▶ **PROVIDED ENTRIES**:
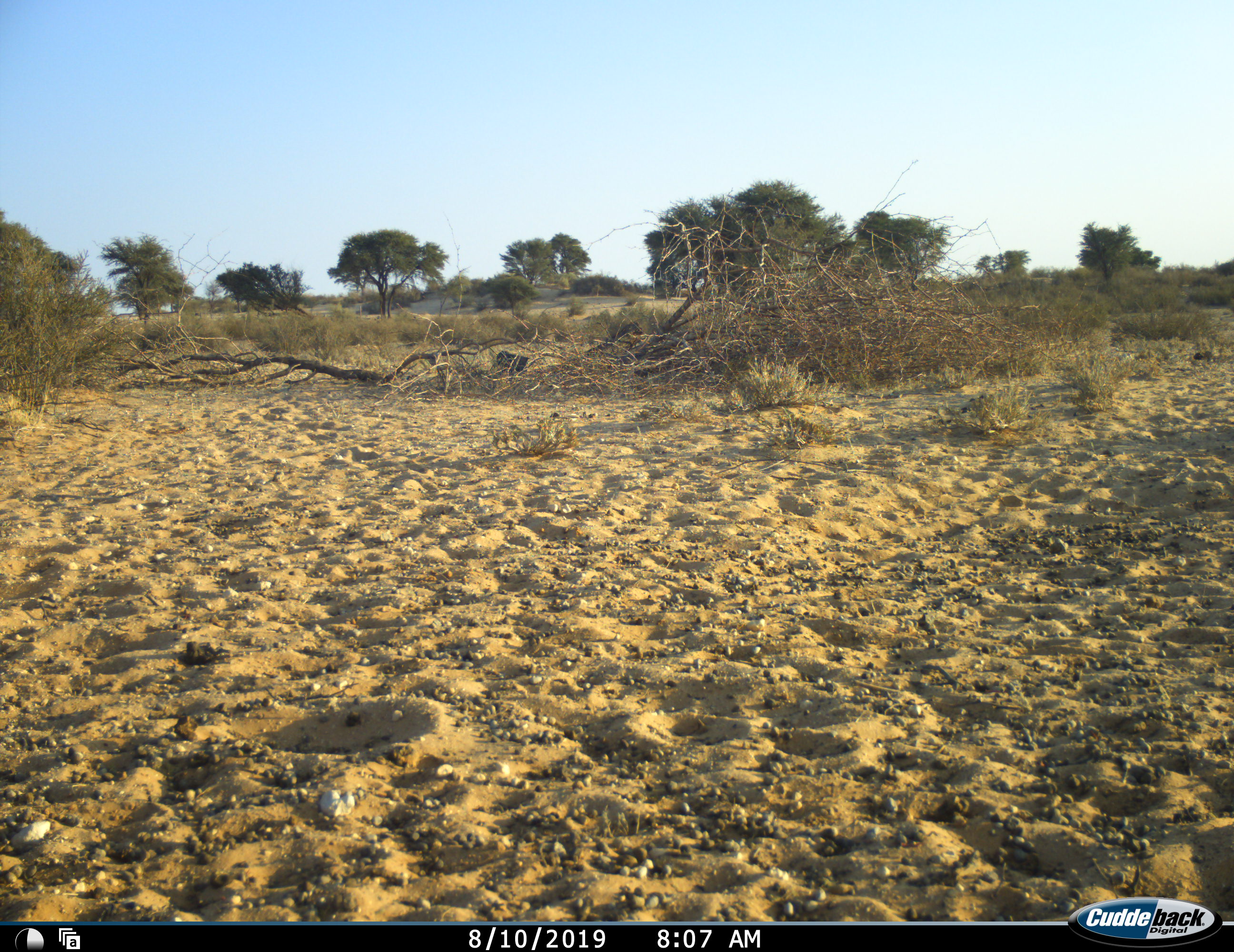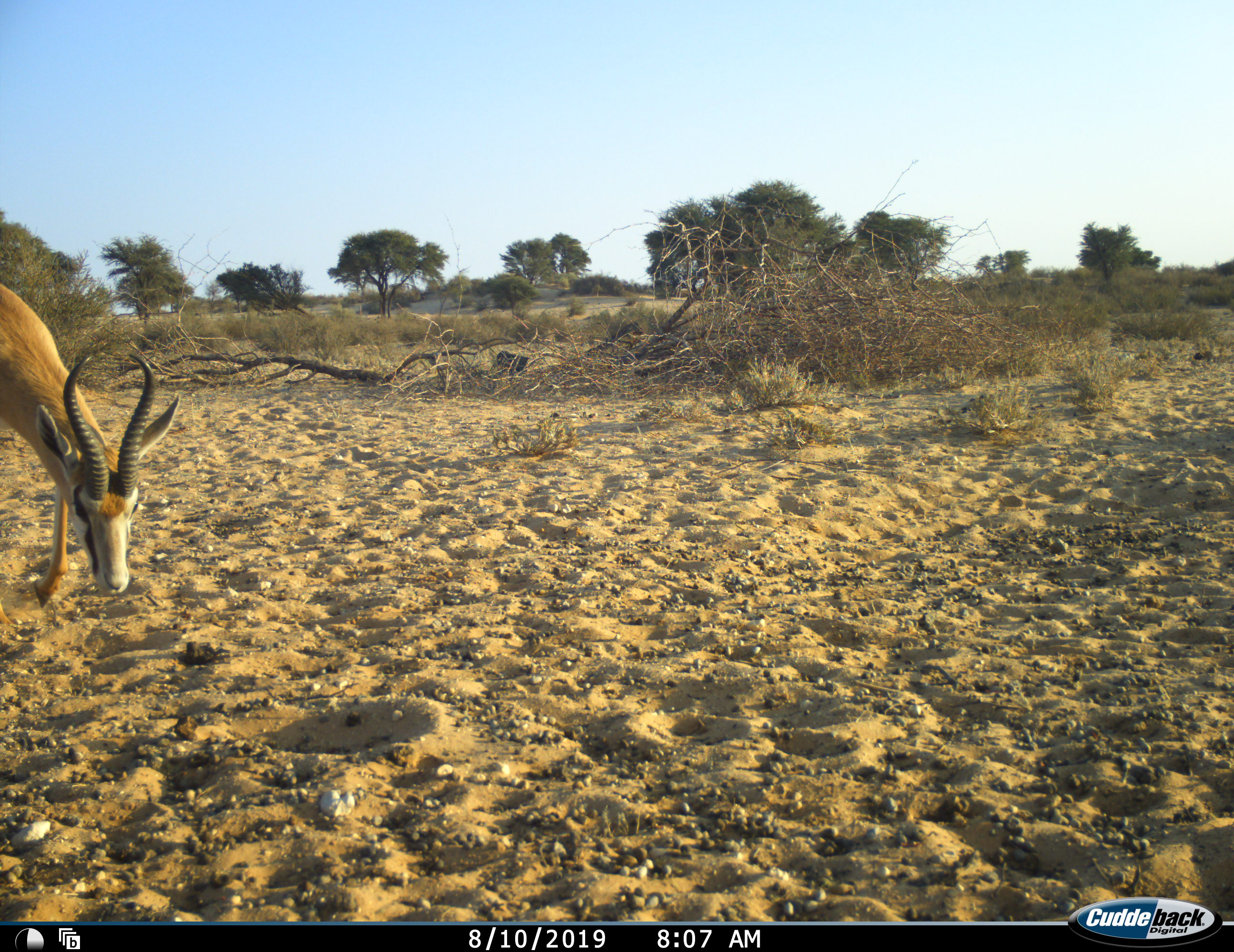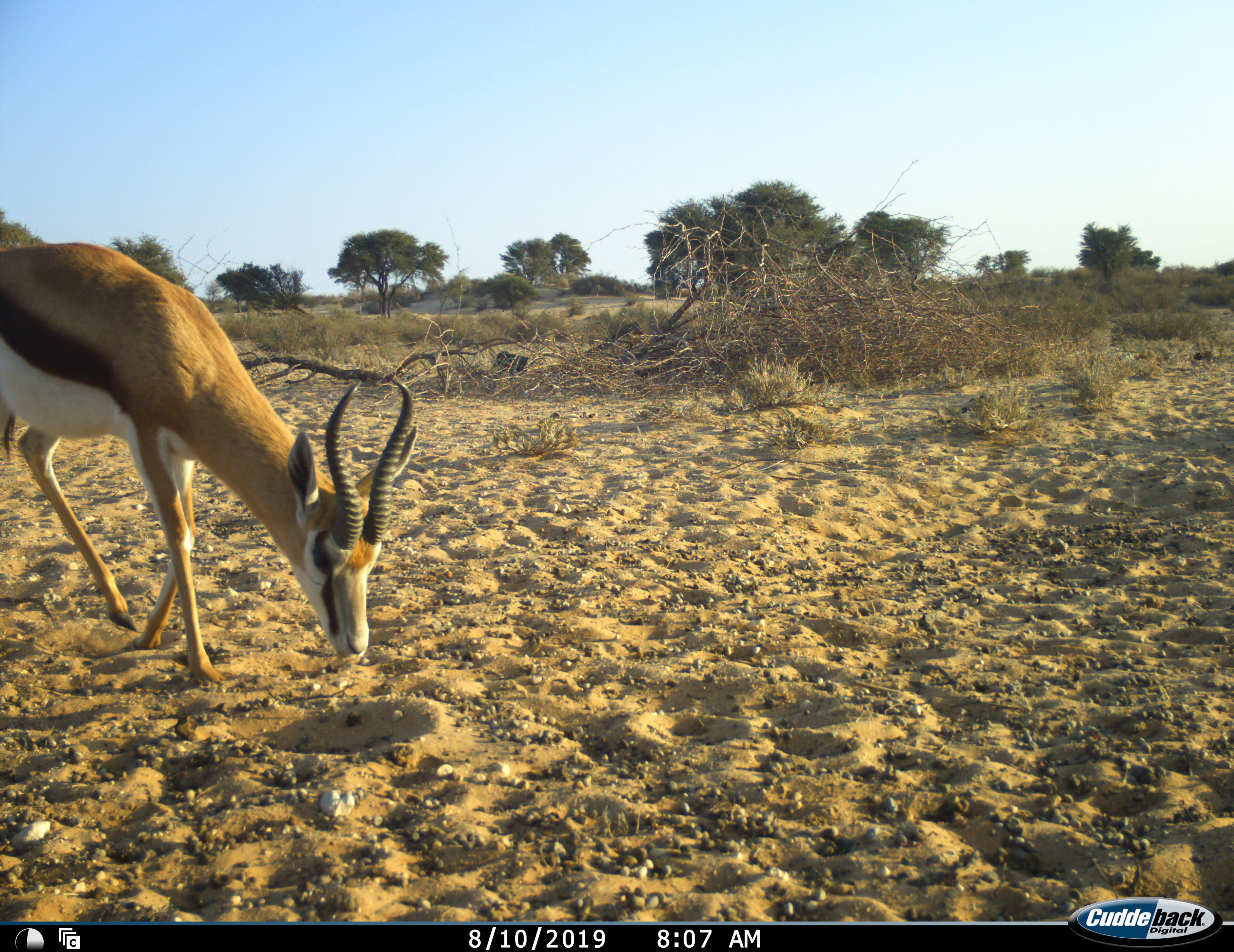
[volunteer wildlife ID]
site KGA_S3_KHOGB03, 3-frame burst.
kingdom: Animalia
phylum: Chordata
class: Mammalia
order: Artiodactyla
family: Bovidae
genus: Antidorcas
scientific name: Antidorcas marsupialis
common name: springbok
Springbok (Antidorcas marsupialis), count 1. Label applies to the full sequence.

---

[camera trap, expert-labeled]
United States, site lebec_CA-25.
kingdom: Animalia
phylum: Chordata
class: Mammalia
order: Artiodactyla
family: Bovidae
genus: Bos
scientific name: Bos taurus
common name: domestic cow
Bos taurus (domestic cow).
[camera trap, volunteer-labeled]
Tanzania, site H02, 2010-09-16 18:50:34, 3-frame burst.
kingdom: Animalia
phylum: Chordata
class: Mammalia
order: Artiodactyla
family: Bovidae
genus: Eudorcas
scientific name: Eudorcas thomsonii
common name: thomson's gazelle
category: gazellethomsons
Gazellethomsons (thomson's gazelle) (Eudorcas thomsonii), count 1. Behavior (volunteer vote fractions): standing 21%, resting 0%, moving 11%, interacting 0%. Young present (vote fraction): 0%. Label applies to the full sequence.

---

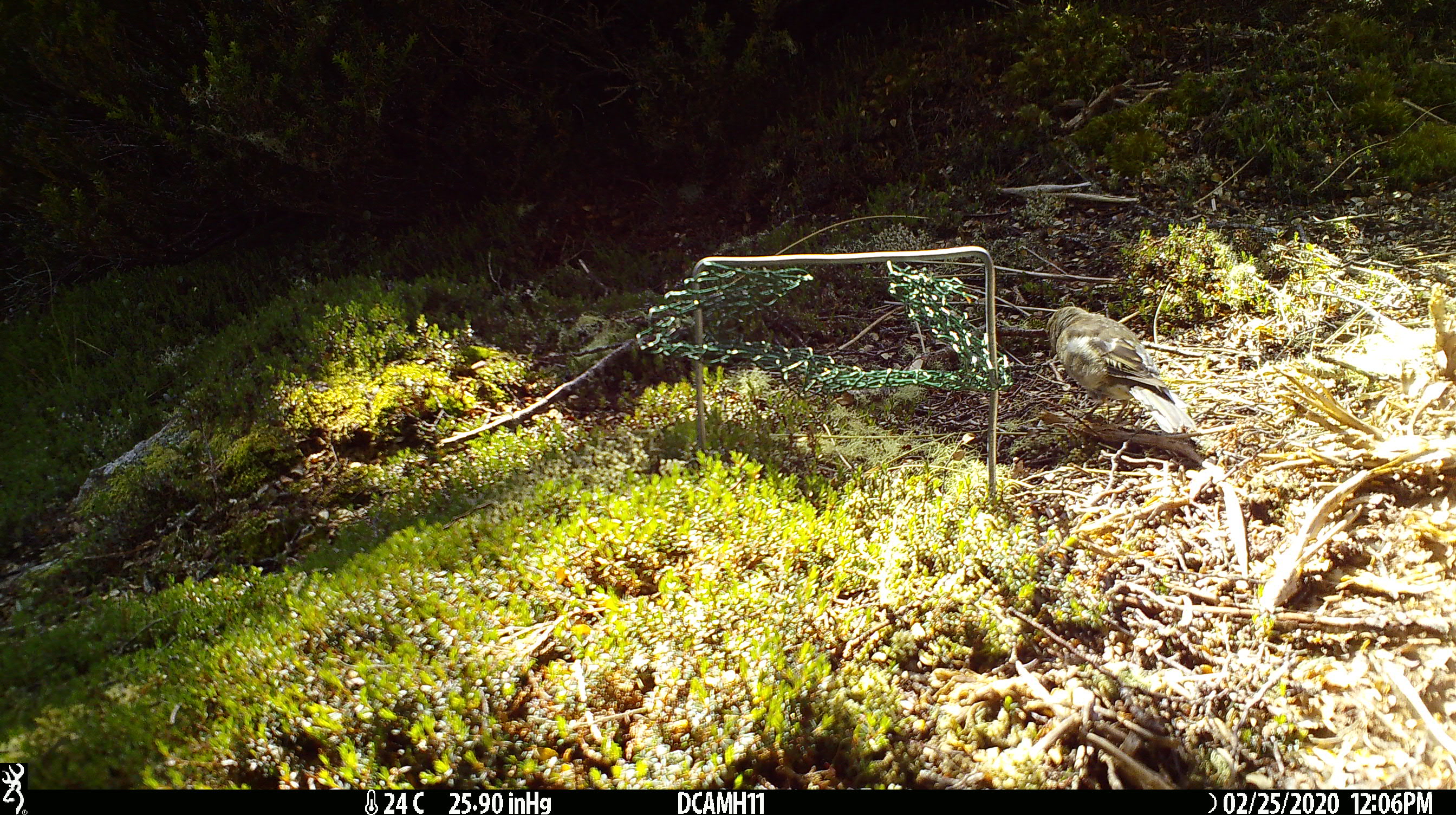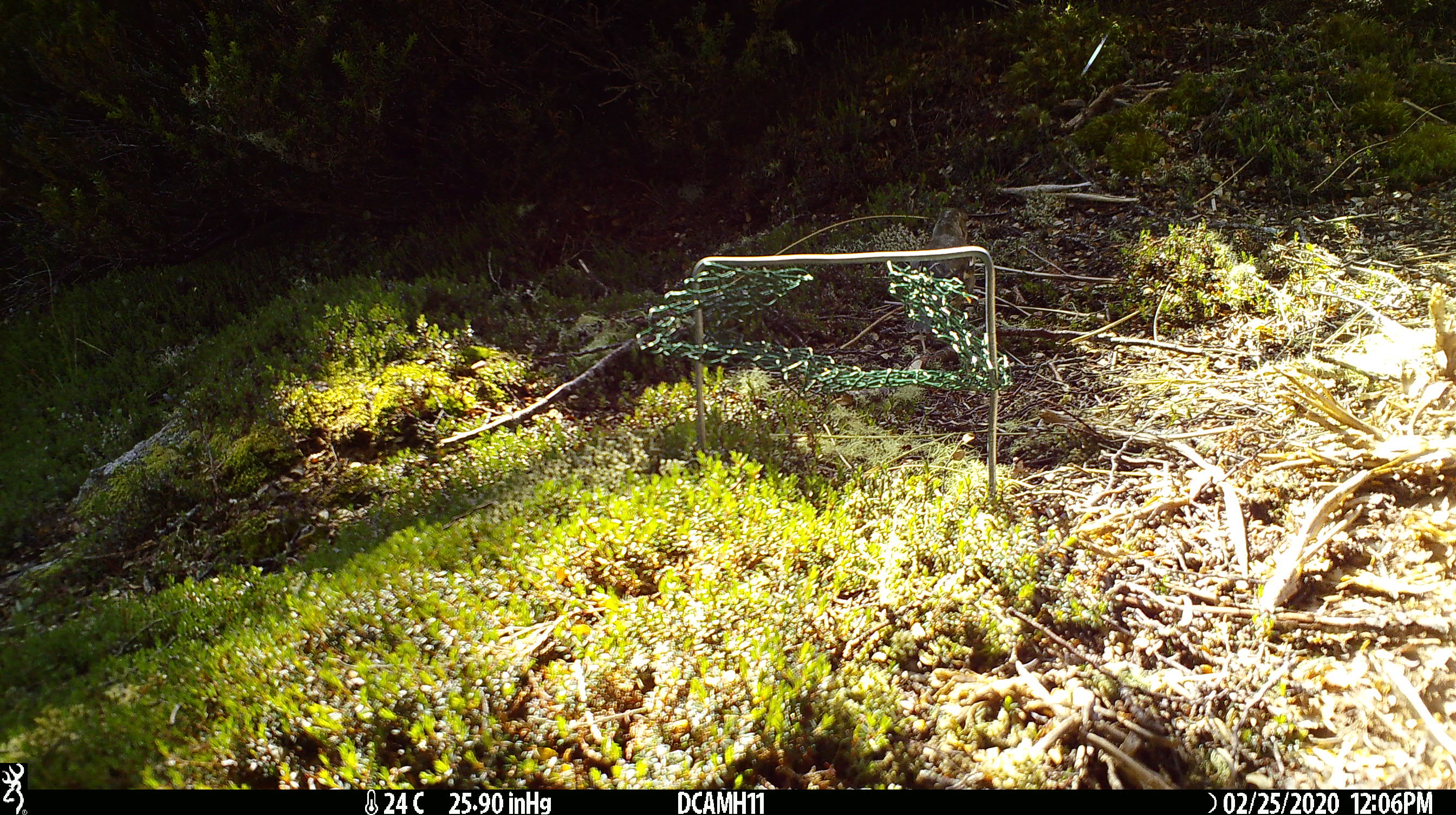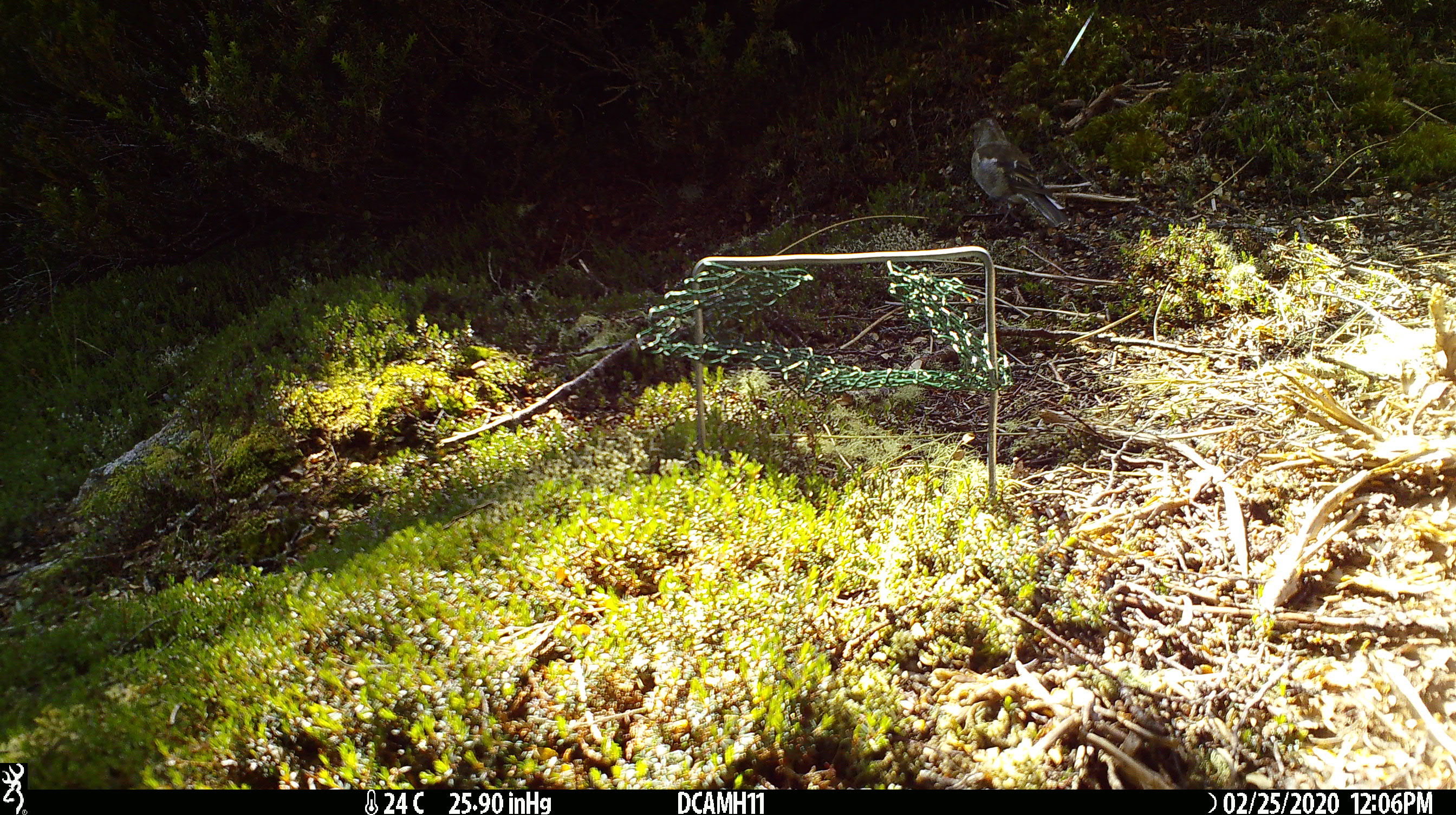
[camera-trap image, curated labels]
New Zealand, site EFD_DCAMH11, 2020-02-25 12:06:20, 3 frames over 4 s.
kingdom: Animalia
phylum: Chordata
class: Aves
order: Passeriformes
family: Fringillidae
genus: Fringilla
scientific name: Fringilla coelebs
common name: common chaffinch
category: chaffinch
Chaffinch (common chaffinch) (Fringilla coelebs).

▶ **TASK OBJECTIVE**: Only the lines above starting at the one containing "[volunteer wildlife ID]" and ending at the one containing "scientific name: Antidorcas marsupialis", both included, are to be returned, exactly as they read.

▶ **TASK OUTPUT**:
[volunteer wildlife ID]
site KGA_S3_KHOGB03, 3-frame burst.
kingdom: Animalia
phylum: Chordata
class: Mammalia
order: Artiodactyla
family: Bovidae
genus: Antidorcas
scientific name: Antidorcas marsupialis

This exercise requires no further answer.